Monde
La Turquie ambitionne un rôle de modérateur dans la crise moyen-orientale
À l’occasion d’un forum international à Antalya, Ankara affiche sa volonté de peser sur les dynamiques diplomatiques pour apaiser les foyers de conflit et préserver les voies de dialogue.
Le président turc Recep Tayyip Erdogan a plaidé pour une désescalade régionale lors de l’inauguration de la cinquième édition du Forum diplomatique d’Antalya. Cet événement, qui réunit des délégations de plus de cent cinquante nations ainsi qu’une vingtaine de chefs d’État et de gouvernement, sert de cadre à des consultations intensives sur les tensions au Moyen-Orient. Le chef de l’État a insisté sur la nécessité de privilégier les pourparlers aux actions militaires, soulignant que toute opportunité de trêve devait être saisie pour bâtir une paix durable.
La tenue de ce rassemblement coïncide avec une reconfiguration des efforts de médiation, notamment portés par le Pakistan. Le Premier ministre Shehbaz Sharif, présent à Antalya après une série d’entretiens dans la région, doit s’entretenir avec son homologue turc en marge des travaux. Une rencontre ministérielle regroupant la Turquie, l’Égypte, le Pakistan et l’Arabie saoudite est également prévue pour examiner des solutions régionales, en particulier concernant les différends impliquant les États-Unis, Israël et l’Iran.
Les discussions devraient notamment porter sur la situation dans le détroit d’Ormuz, voie maritime cruciale dont Téhéran a annoncé la réouverture tant que la trêve est respectée. M. Erdogan a rappelé l’importance de garantir la liberté de navigation dans ce secteur, tout en réaffirmant l’engagement d’Ankara à œuvrer pour une prolongation du cessez-le-feu et la poursuite des négociations.
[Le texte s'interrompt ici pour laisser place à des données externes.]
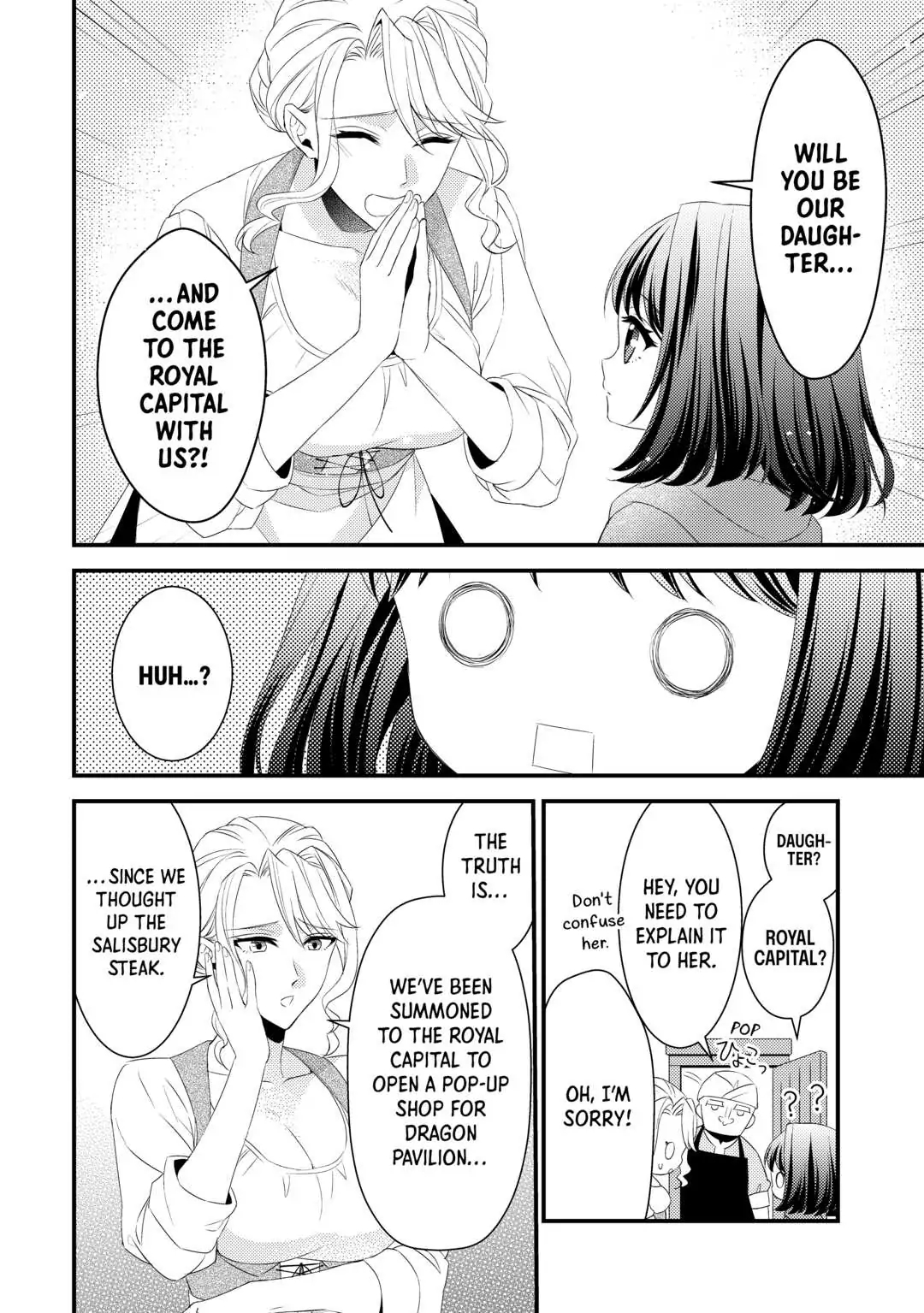 Please Leave Me Alone Chapter 25 - Page 12 in English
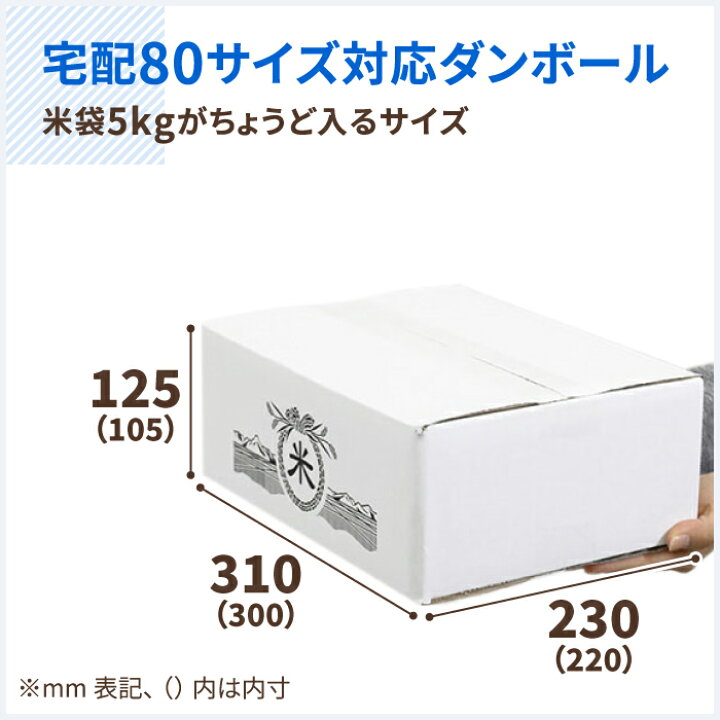 楽天市場】お米用 5kg ダンボール 80サイズ 10枚〜100枚 (300×220×105 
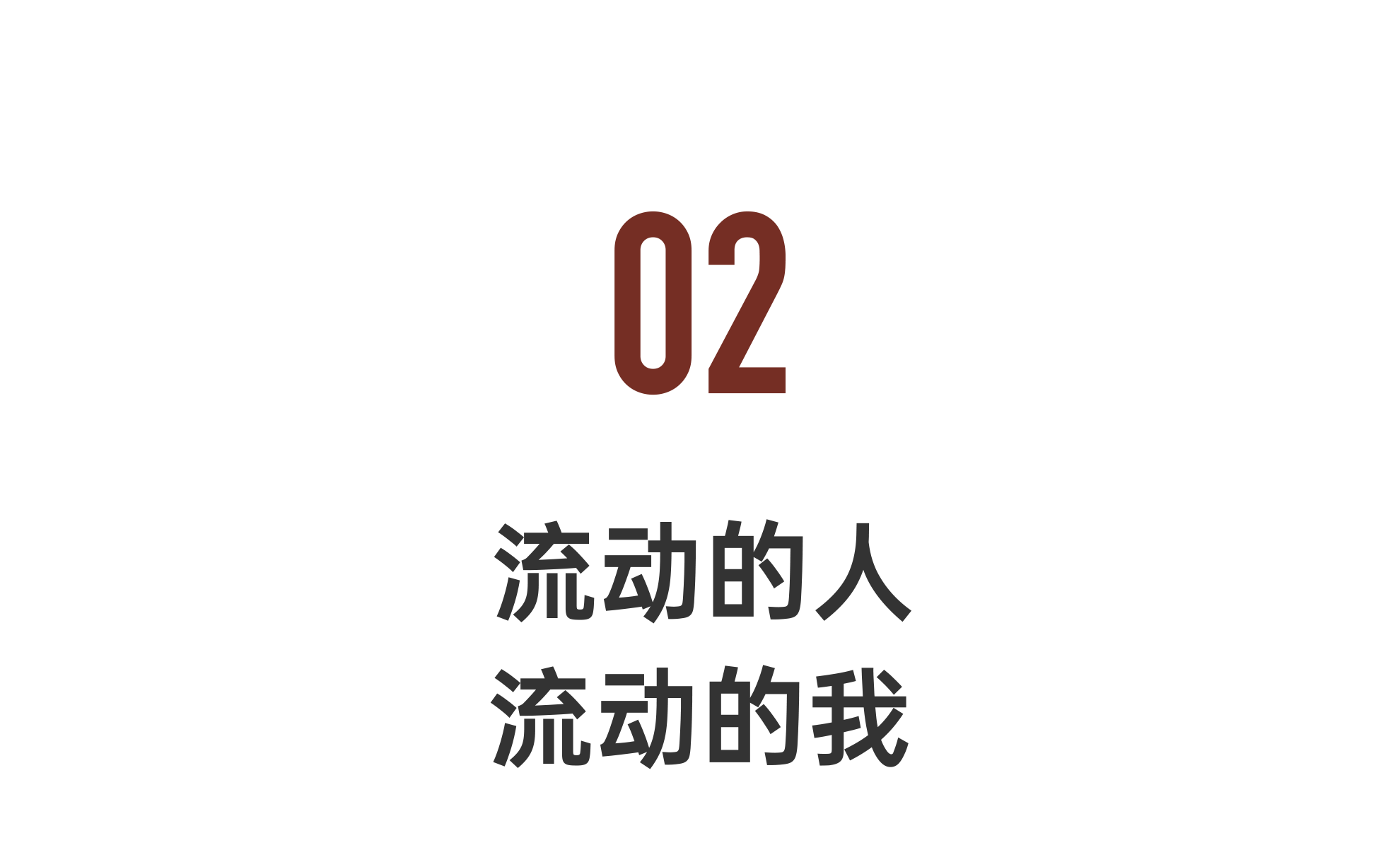 IMG_1152.PNG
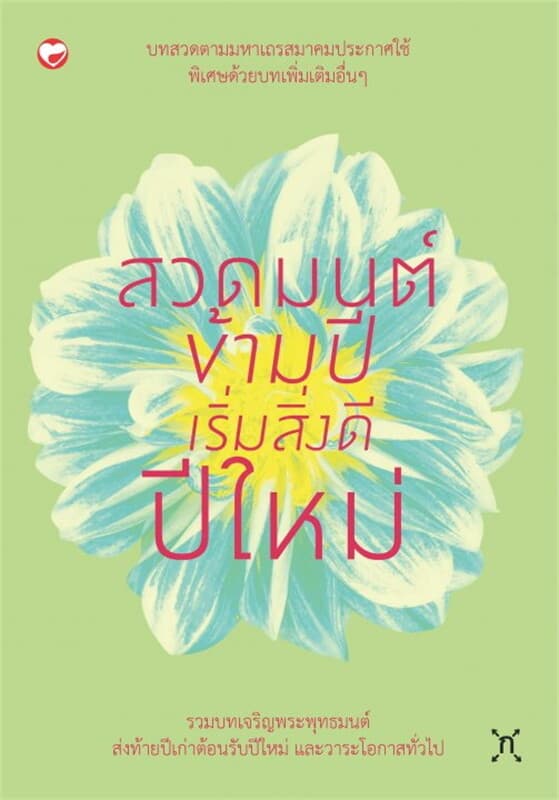 ปกหนังสือ สวดมนต์ข้ามปีเริ่มสิ่งดีปีใหม่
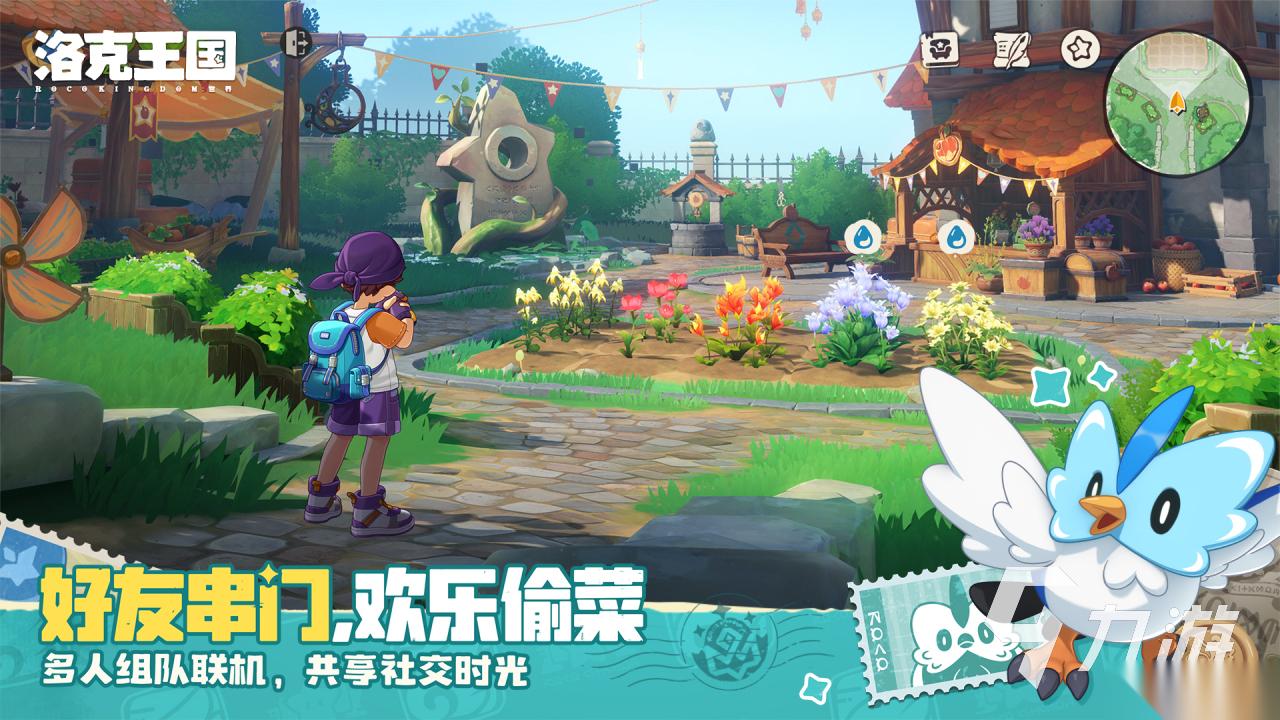 双人电脑游戏都有哪些 好玩的双人游戏合集2026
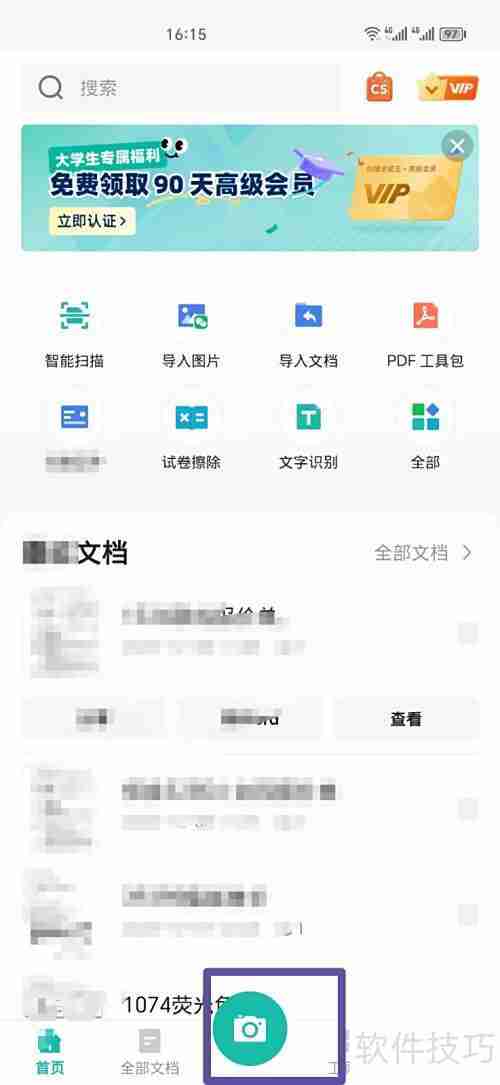 全能扫描王文档名修改方法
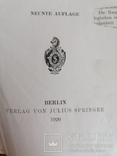 Акушерство и Гинекология на немецком 1920 года, фото №2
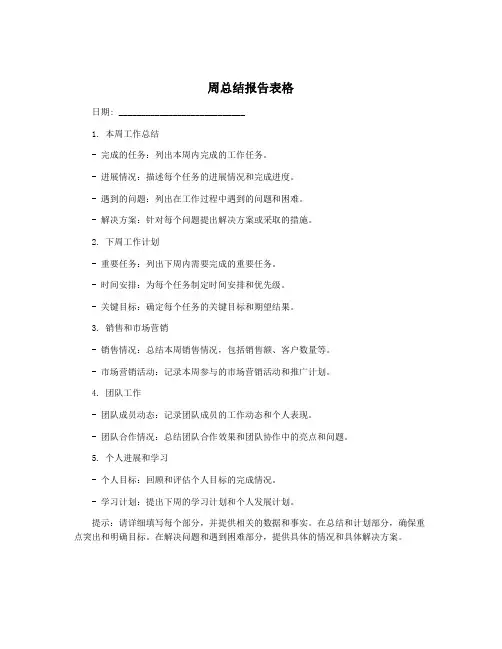 周总结报告表格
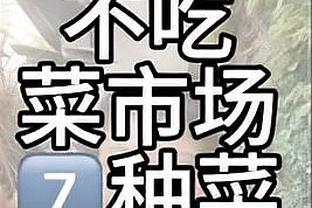 阿森纳球员伤病情况&预计复出时间：托马斯今年难以复出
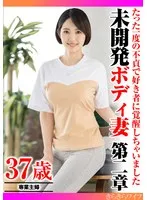TYVM-323 JAV Movie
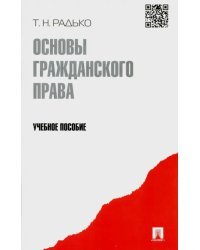 Основы гражданского права. Учебное пособие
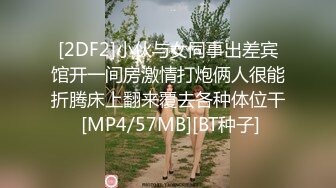 长腿翘臀长腿女友『淫琪琪』付费视频整合流出 扛操黑丝大长腿 猛烈抽插 高清720P原版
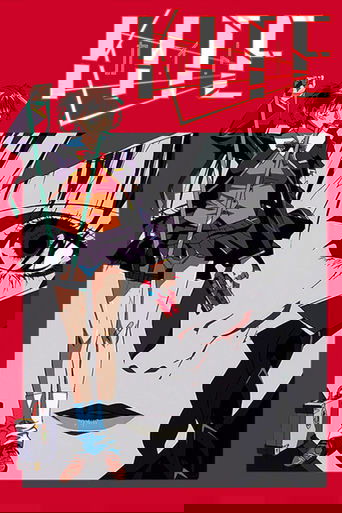 Kite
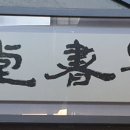 락서당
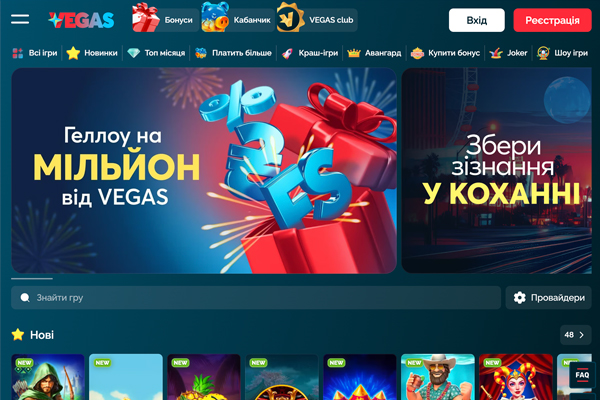 Vegas Casino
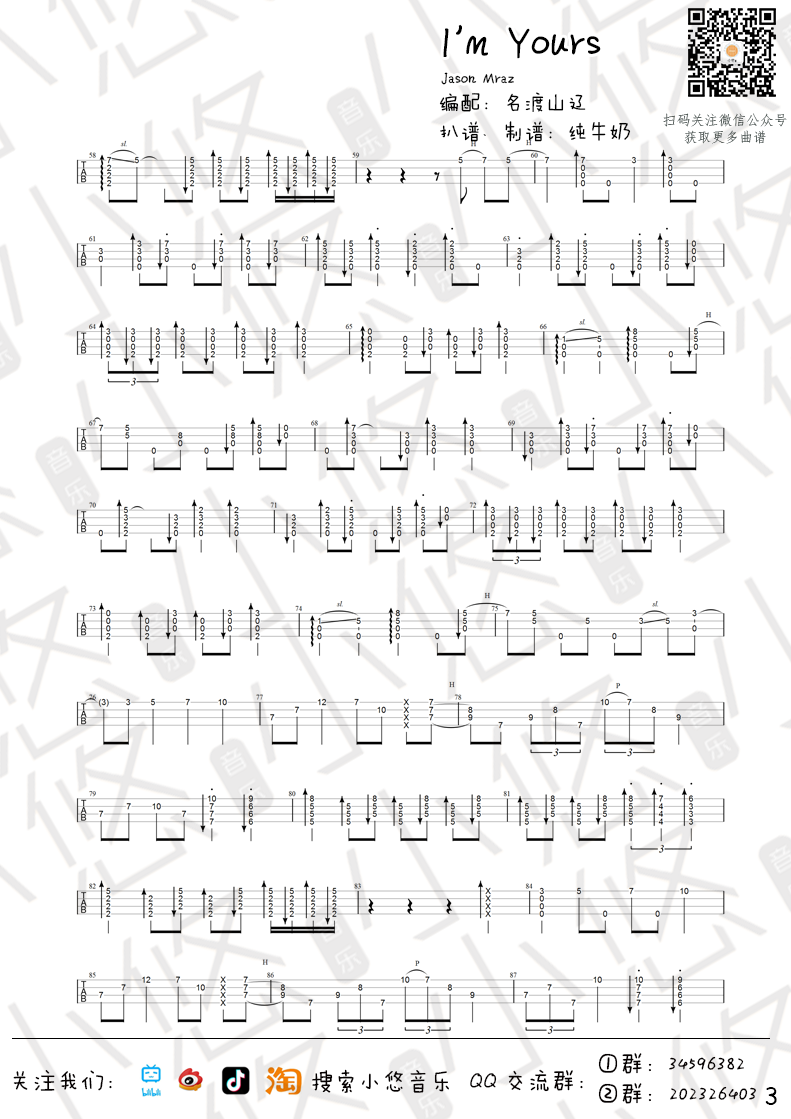 I'm Yours尤克里里谱-1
Des pourparlers directs entre l’Iran et les États-Unis, tenus récemment à Islamabad sous l’égide pakistanaise, n’ont pour l’instant pas abouti à une percée, mais le dialogue n’est pas rompu.
La Turquie, qui entretient des positions critiques à l’égard d’Israël, participe activement à ces initiatives multilatérales aux côtés du Caire et d’Islamabad. Les autorités turques ont exprimé leur soutien à tout processus visant à transformer la pause actuelle des hostilités en un arrangement stable, tout en mettant en garde contre les risques de déstabilisation. Le forum d’Antalya constitue ainsi une plateforme où se croisent les acteurs clés de la géopolitique régionale, à l’image du président syrien Ahmad al-Chareh et du ministre russe des Affaires étrangères Sergueï Lavrov, dont les interventions alimentent les débats sur l’avenir de la zone.